My second consideration in detail amendment has to do with the delegation of powers to the regulator. I would particularly like to point to the provision in the bill that allows the government's power to purchase biodiversity certificates to be delegated to the regulator. The same body in charge of ensuring integrity of these certificates is simultaneously tasked with finding the best deal on behalf of the government to buy such certificates. This is a conflict of interest if ever there was one, and a familiar conflict of interest at that. The Chubb review recommended that this power to purchase carbon credits should not be attached to the Clean Energy Regulator in the context of the carbon market.

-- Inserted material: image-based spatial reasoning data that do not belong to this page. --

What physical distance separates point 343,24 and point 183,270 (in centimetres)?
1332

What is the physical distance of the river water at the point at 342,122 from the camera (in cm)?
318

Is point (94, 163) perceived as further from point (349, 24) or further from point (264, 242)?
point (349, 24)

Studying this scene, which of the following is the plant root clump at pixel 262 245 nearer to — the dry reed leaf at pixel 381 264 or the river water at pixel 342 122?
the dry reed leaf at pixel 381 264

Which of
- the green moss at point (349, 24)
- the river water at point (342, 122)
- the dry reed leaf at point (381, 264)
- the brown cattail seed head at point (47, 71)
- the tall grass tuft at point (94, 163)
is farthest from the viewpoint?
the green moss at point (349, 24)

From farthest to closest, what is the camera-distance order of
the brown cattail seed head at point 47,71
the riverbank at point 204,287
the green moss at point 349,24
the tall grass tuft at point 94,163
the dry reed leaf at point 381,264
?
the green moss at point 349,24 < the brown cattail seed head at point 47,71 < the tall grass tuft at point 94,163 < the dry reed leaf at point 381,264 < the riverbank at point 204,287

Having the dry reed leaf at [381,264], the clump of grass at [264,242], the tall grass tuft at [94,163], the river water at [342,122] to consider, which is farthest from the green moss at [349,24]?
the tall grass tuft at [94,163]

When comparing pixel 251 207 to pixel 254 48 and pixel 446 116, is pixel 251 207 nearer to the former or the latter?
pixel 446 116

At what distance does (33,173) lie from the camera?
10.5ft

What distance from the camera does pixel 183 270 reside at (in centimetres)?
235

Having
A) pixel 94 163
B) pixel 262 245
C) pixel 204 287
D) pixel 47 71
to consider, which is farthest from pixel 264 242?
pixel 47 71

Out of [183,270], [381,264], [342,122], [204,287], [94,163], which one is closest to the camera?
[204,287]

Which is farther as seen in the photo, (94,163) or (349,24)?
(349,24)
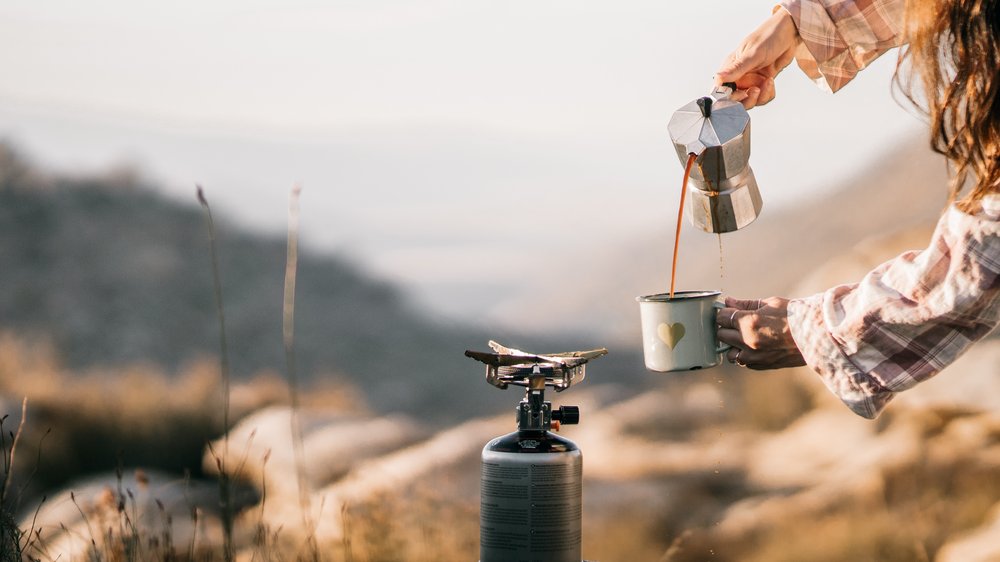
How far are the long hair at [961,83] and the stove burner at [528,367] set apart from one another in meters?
0.64

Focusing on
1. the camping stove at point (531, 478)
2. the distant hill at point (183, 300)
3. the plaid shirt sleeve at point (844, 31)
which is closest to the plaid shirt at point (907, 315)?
the camping stove at point (531, 478)

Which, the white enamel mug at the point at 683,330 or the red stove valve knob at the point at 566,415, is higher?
the white enamel mug at the point at 683,330

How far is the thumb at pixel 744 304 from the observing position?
5.13 ft

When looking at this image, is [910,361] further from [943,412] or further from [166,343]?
[166,343]

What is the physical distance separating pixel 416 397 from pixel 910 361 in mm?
5700

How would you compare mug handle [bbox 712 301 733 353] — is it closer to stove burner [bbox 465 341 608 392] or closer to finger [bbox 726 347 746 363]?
finger [bbox 726 347 746 363]

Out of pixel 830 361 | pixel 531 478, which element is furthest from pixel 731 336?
pixel 531 478

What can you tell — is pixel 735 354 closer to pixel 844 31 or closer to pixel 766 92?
pixel 766 92

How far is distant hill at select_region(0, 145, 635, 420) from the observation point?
7383mm

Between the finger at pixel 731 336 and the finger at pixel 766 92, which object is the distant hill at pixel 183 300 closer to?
the finger at pixel 766 92

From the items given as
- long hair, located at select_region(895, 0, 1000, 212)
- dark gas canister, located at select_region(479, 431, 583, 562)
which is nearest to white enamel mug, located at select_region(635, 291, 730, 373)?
dark gas canister, located at select_region(479, 431, 583, 562)

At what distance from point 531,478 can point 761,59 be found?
87cm

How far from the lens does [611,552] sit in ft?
11.0

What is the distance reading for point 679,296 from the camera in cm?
154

This is a recommendation the government has already accepted. Again, why legislate an existing flaw that we are already aware of?

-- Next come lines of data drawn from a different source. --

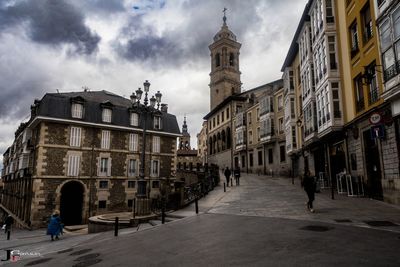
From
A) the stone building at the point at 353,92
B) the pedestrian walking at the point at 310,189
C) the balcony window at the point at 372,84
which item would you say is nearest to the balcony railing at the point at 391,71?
the stone building at the point at 353,92

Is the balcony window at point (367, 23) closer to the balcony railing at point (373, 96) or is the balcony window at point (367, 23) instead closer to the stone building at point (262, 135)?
the balcony railing at point (373, 96)

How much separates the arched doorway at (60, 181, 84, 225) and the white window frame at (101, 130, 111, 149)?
4.46 meters

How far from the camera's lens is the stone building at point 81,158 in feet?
84.2

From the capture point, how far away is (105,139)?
29.4 m

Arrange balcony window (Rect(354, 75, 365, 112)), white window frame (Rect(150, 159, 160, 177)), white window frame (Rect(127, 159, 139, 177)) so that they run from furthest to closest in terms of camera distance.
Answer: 1. white window frame (Rect(150, 159, 160, 177))
2. white window frame (Rect(127, 159, 139, 177))
3. balcony window (Rect(354, 75, 365, 112))

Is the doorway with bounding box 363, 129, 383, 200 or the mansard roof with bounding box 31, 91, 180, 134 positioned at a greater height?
the mansard roof with bounding box 31, 91, 180, 134

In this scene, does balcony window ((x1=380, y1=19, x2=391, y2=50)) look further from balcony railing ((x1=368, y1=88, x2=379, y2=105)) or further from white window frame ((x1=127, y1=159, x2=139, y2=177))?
white window frame ((x1=127, y1=159, x2=139, y2=177))

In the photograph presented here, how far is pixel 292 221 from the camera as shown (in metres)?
9.95

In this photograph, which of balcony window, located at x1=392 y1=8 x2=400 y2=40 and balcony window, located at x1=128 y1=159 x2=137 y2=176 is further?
balcony window, located at x1=128 y1=159 x2=137 y2=176

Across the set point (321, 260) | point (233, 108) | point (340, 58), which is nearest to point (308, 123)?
point (340, 58)

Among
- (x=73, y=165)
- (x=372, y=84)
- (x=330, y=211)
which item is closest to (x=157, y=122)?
(x=73, y=165)

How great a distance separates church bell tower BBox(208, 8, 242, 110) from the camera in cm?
6319

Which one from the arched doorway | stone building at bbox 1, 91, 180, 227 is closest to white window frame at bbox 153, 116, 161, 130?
stone building at bbox 1, 91, 180, 227

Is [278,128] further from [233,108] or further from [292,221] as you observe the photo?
[292,221]
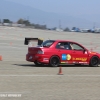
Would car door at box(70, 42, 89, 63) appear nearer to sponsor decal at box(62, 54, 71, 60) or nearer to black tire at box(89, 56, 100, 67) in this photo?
sponsor decal at box(62, 54, 71, 60)

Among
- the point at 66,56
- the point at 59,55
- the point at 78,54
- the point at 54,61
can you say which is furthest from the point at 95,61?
the point at 54,61

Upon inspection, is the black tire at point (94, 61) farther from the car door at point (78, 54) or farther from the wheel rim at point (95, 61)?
the car door at point (78, 54)

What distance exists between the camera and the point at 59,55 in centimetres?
2022

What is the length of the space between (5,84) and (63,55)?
25.7ft

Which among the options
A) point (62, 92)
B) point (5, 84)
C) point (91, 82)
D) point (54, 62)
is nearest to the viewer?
point (62, 92)

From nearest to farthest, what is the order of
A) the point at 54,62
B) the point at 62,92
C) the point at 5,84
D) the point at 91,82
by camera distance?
the point at 62,92 → the point at 5,84 → the point at 91,82 → the point at 54,62

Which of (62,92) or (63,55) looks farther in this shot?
(63,55)

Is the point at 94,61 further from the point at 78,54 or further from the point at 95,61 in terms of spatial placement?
the point at 78,54

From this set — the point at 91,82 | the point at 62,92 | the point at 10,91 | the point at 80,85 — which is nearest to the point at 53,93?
the point at 62,92

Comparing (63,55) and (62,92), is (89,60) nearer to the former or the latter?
(63,55)

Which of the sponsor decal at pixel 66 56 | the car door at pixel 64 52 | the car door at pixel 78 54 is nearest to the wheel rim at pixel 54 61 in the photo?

The regulator is meant to regulate, to ensure that carbon credits have integrity and that the market operates with the best outcomes in terms of reducing emissions. If it is also tasked with finding the best deal on carbon credits on behalf of the government, the risk is that it undermines the integrity of the carbon market and the independence of the regulator. Acknowledging the Chubb review's recommendations, and to ensure that the nature repair market does not repeat the mistakes of the carbon market, this amendment removes the provision that allows the government to delegate the purchasing of biodiversity certificates to the independent regulator. Not closing this gap in the legislation may undermine trust in the regulator to effectively do its job.

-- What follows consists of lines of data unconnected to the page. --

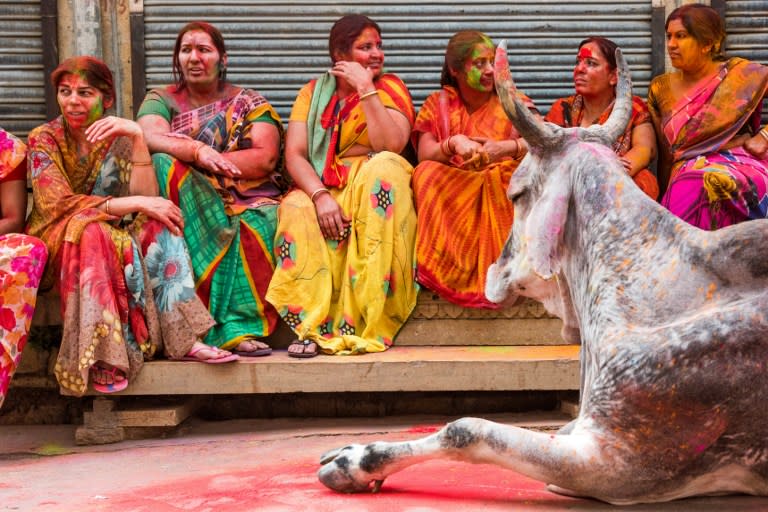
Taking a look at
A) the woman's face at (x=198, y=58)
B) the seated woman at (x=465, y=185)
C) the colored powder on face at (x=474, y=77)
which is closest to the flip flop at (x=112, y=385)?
the seated woman at (x=465, y=185)

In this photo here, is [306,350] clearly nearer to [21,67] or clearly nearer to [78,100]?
[78,100]

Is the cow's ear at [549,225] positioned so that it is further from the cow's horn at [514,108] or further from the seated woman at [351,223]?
the seated woman at [351,223]

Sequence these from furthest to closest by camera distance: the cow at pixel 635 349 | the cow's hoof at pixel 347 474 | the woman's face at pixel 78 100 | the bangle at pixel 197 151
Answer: the bangle at pixel 197 151 → the woman's face at pixel 78 100 → the cow's hoof at pixel 347 474 → the cow at pixel 635 349

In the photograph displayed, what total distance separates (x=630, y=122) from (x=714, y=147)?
1.35 feet

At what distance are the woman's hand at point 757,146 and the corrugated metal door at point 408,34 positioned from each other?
111 cm

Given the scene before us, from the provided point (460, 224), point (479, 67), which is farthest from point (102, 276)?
point (479, 67)

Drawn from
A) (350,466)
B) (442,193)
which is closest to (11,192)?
(442,193)

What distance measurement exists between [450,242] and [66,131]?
187 cm

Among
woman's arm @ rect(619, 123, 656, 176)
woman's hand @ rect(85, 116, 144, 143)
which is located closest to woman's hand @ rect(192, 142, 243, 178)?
woman's hand @ rect(85, 116, 144, 143)

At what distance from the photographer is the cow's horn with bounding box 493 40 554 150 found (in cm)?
331

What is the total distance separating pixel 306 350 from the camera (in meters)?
5.20

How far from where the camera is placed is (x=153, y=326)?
518 cm

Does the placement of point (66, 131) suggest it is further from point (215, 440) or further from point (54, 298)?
point (215, 440)

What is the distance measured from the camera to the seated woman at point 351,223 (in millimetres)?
5367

Given the concerns I've expressed so far, my third amendment calls for a review into the regulator of the nature repair market before 2025. The review would assess the effectiveness of the Clean Energy Regulator as the regulator for the nature repair market. The review would consider how the market has met, or not met, relevant recommendations made by the Chubb review of the carbon market, and its interactions with new and improved environmental legislation. The amendment aims to achieve three goals for the nature repair market to be fit for purpose: first, that the market is continually improved alongside reforms in environmental legislation; second, that the issues with the carbon market are not repeated in the nature repair market, by implementing the reforms recommended in the Chubb review; and third, that the market is regulated effectively by the best independent authority to regulate it. The legislation already includes a review process. The review in this amendment will be an additional one-off review to ensure that the nature repair market operates consistently with environmental best practice of the day.

On the review in the legislation: my final consideration-in-detail amendment reduces the legislative reporting period from five years to three. A reporting period of three years strikes a reasonable balance between collecting reliable data and how time sensitive it is to address biodiversity loss, and the need to ensure the market is delivering the best outcomes. In addition to improving the regulation of the nature repair market there are also a number of opportunities to ensure that the market achieves the best possible environmental outcomes. For example, through technologies and artificial intelligence; collecting data on how the market is delivering for biodiversity; and doing so in a way that protects the privacy of landholders and First Nations' data sovereignty. At a broader level, there are questions about whether it is at all possible to accurately capture the value of biodiversity in the form of certificates.

I support the goals of the Nature Positive Plan, and I support the government's pursuit of getting us on track to protect and restore Australia's environment. I believe that these modest amendments will go some way to improve the shortcomings of the carbon market and the government's functions of the nature repair market.